Контраст с доступностью материалов, освещающих события периода до 1939 г., поистине печален. Великой европейской державы Австро-Венгрии больше не существует. Из оставшихся пяти три до последнего времени не обнародовали ни строчки, ни предложения из своих архивов. Итальянцы начали наверстывать упущенное: они уже опубликовали документы за период с 22 мая 1939 г. до начала войны, а со временем обойдут всех остальных, обнародовав документы с 1861 г. Позиции Франции и России по-прежнему совершенно не объяснены материалами из их архивов. У французов хотя бы есть частичное оправдание. Бóльшую часть французских документов с 1933 по 1939 г. сожгли 16 мая 1940 г. при поступлении известия о прорыве немецких войск под Седаном. Дубликаты сейчас кропотливо собираются по французским представительствам за рубежом. О причинах молчания Советского Союза, как и обо всем, что касается советской политики, остается только гадать. Может, советское правительство скрывает что-нибудь особенно предосудительное? Может, оно предпочитает не выставлять свои действия, какими бы давними они ни были, на всеобщее обозрение? Может, у них вообще нет никаких документов – комиссариат иностранных дел в силу своей некомпетентности их просто не составлял? Или же советское правительство выучило урок множества прошлых споров на исторические темы: единственный надежный способ отстоять свою версию – никогда не предъявлять доказательств в ее поддержку? Но по каким бы причинам ни хранили молчание три великие державы, в поисках непрерывных сведений о дипломатических сношениях между войнами мы в итоге можем обращаться лишь к немецким и британским документам, из-за чего создается ложное впечатление, будто международные отношения в межвоенный период сводились к диалогу между Германией и Британией.

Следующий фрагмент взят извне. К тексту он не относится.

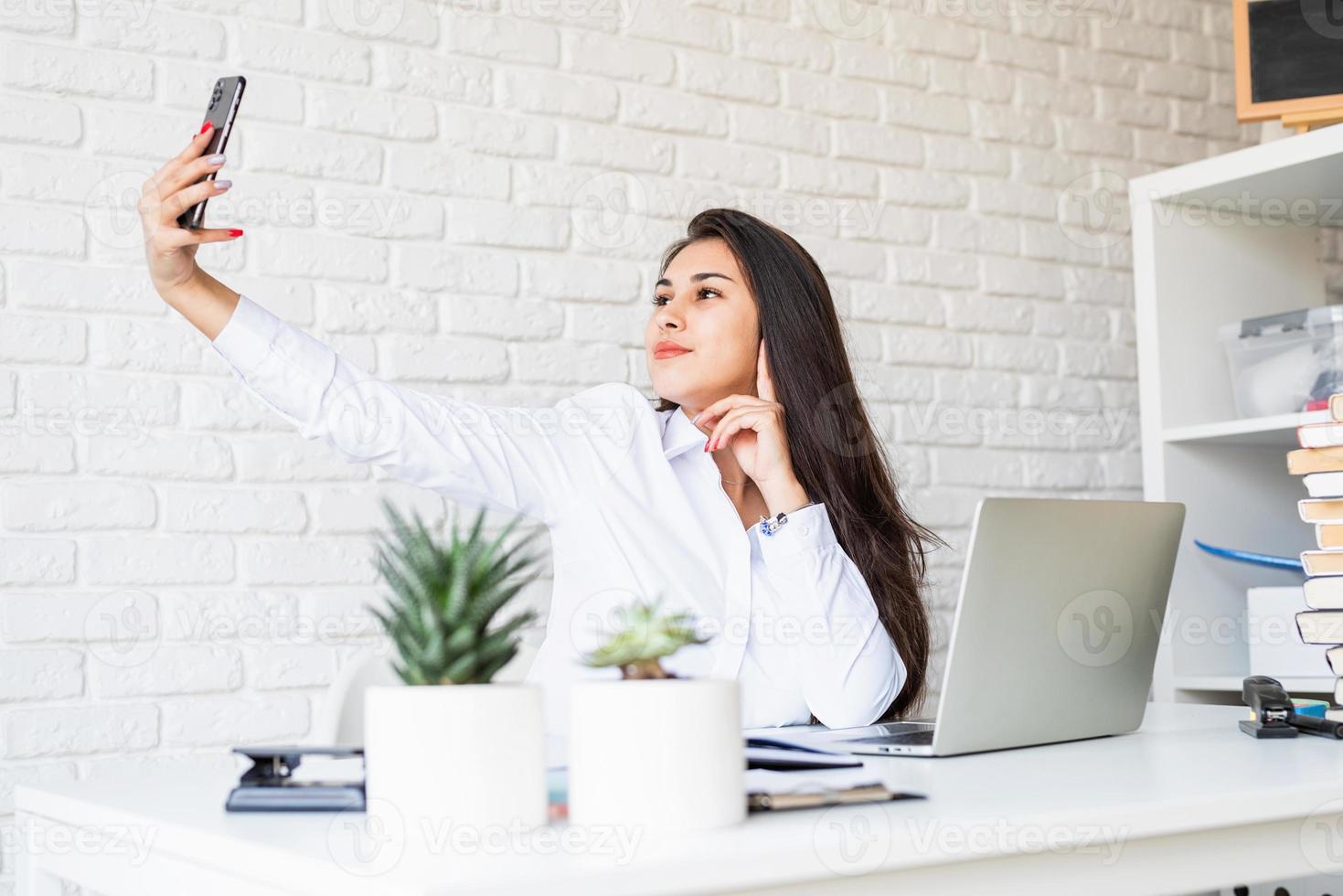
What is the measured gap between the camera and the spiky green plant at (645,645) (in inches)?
32.0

Но и здесь объем материалов уступает периоду до 1914 г. В 1945-м союзники изъяли немецкие архивы; документы с 1918 по 1945 г. первоначально планировалось издать полностью. Позже по соображениям экономии решили ограничиться периодом с прихода Гитлера к власти в 1933 г. Но и этот план не доведен до конца: между 1935 и 1937 гг. все еще зияет провал. Сейчас архивы вернули немецкому правительству в Бонне, что может привести к дальнейшим проволочкам. Более того, редакторы проекта, граждане стран-союзниц, при всей своей добросовестности по ассоциации разделяли точку зрения Нюрнбергского трибунала на вопрос ответственности за развязывание войны. Дополнительно дело осложнялось тем, что немецкое министерство иностранных дел, которое и вело записи, часто заявляло, будто работало против Гитлера, а не от его имени; так что мы не можем быть до конца уверены, что какой-нибудь конкретный документ описывает реальную позицию, а не сфабрикован, чтобы обелять его автора. Британские публикации со временем полностью охватят период с подписания Версальского мира до начала войны в 1939 г. Но это дело не быстрое. Пока что у нас нет практически ничего за 1920-е гг.; еще одно белое пятно охватывает промежуток с середины 1934-го до марта 1938 г. Содержание изданных томов ограничивается британской политикой как она осуществлялась. Ее мотивов они не раскрывают – в отличие от томов, посвященных периоду до начала Первой мировой войны, где такие попытки предпринимались. Опубликовано буквально несколько стенографических отчетов, освещающих ход дискуссий в министерстве иностранных дел, а протоколов совещаний кабинета министров нет вовсе, хотя ни для кого не секрет, что премьер-министр и кабинет в то время играли роль бóльшую, а министерство иностранных дел – меньшую, чем в предшествующий период.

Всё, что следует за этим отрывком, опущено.